Washington Federal filed with the SEC a registration statement on Form S-4 under the Securities Act of 1933 with respect to the shares of Washington Federal common stock to be issued in the merger. This document is a part of that registration statement and constitutes a prospectus of Washington Federal in addition to being a proxy statement of Anchor for its special meeting. As permitted by SEC rules, this document does not contain all the information contained in the registration statement or the exhibits to the registration statement. The additional information may be inspected and copied as set forth above.
The SEC permits the incorporation by reference of information regarding Washington Federal and Anchor into this document, which means that important business and financial information about Washington Federal and Anchor can be disclosed to you by referring you to another document filed separately with the SEC. The information incorporated by reference is considered to be part of this document, and later information that Washington Federal or Anchor files with the SEC will update and supersede that information. This document incorporates by reference the documents set forth below that Washington Federal and Anchor have previously filed with the SEC and all documents filed by Washington Federal and Anchor with the SEC pursuant to Section 13(a), 13(c), 14 or 15(d) of the Securities Exchange Act of 1934 after the date of this document and before the date of the special meeting.

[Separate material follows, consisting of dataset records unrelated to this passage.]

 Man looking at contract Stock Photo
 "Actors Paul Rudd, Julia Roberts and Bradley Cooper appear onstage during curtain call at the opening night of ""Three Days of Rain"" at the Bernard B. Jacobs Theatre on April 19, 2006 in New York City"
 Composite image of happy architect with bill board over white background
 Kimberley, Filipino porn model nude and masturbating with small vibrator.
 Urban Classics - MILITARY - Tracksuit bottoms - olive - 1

These additional documents include periodic reports, such as annual reports on Form 10-K, quarterly reports on Form 10-Q and current reports on Form 8-K (other than information furnished under Items 2.02 and 7.01, which is deemed not to be incorporated by reference in this proxy statement/prospectus). You should review these filings as they may disclose a change in the business, prospects, financial condition or other affairs of Washington Federal or Anchor after the date of this proxy statement/prospectus.

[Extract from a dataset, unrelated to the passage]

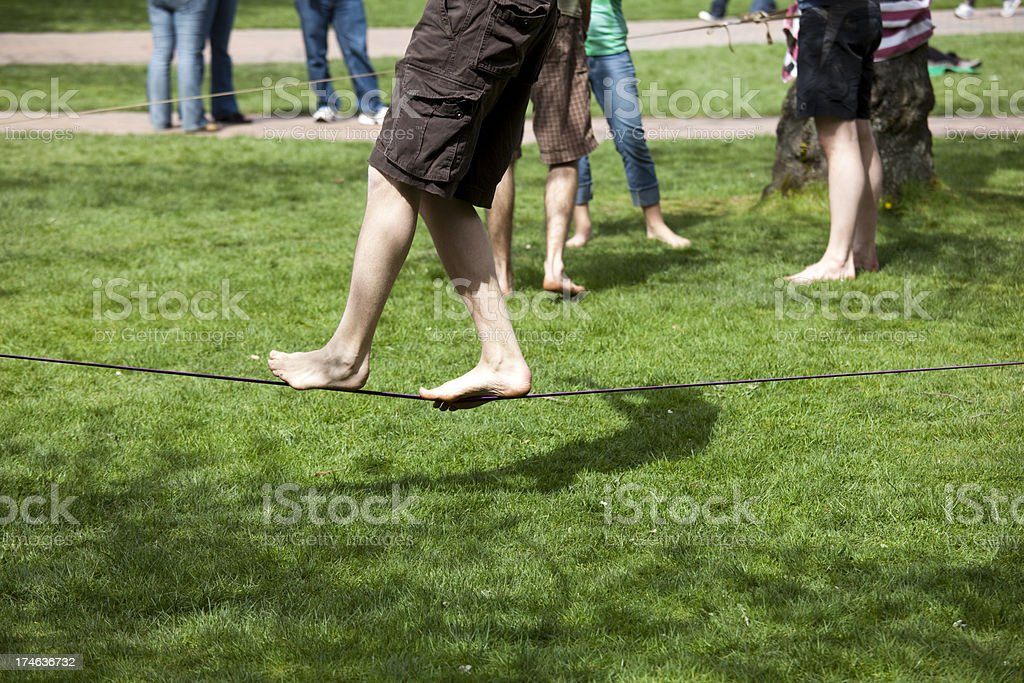 Having fun tight rope walking in the park royalty-free stock photo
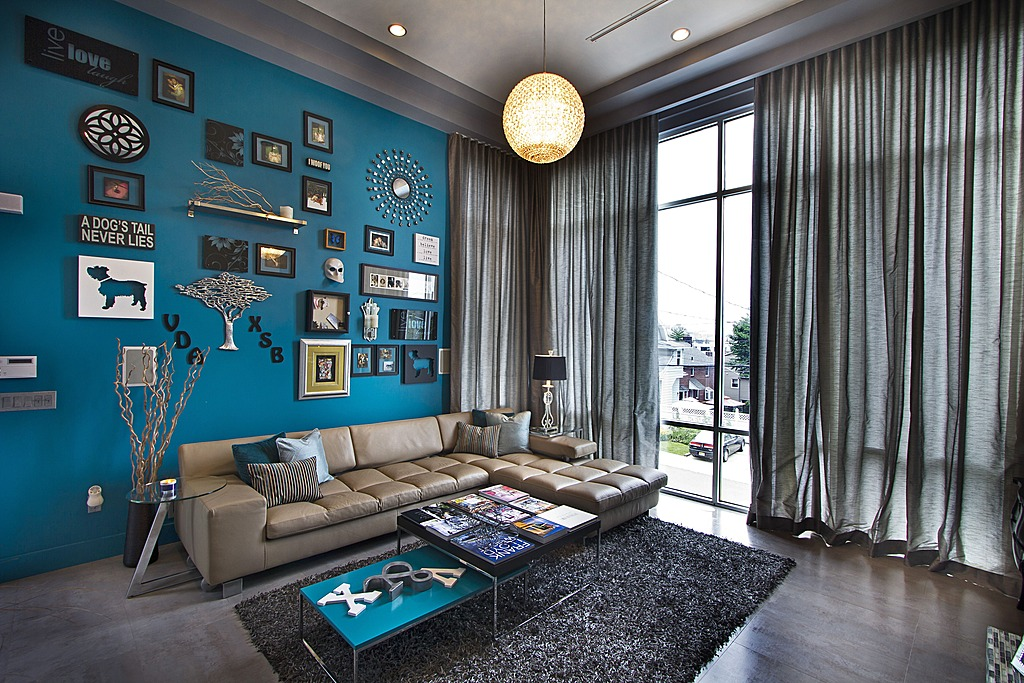 A bright jade statement wall livens up the living room by Vanessa DeLeon Associates.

This proxy statement/prospectus incorporates by reference the documents listed below that Washington Federal has filed with the SEC:
Washington Federal’s Annual Report on Form 10-K for the fiscal year ended September 30, 2016, filed with the SEC on November 21, 2016;
Washington Federal’s Quarterly Reports on Form 10-Q for the fiscal quarters ended December 31, 2016 and March 31, 2017, filed with the SEC on January 27, 2017 and May 3, 2017, respectively;
Washington Federal’s Current Reports on Form 8-K filed with the SEC on January 4, January 20, January 24 and April 13, 2017;
Washington Federal’s Proxy Statement on Schedule 14A filed with the SEC on December 9, 2016; and
The description of Washington Federal’s common stock set forth in a registration statement on Form 8-A12B filed March 9, 2010, pursuant to Section 12 of the Exchange Act and any amendment or report filed for the purpose of updating those descriptions.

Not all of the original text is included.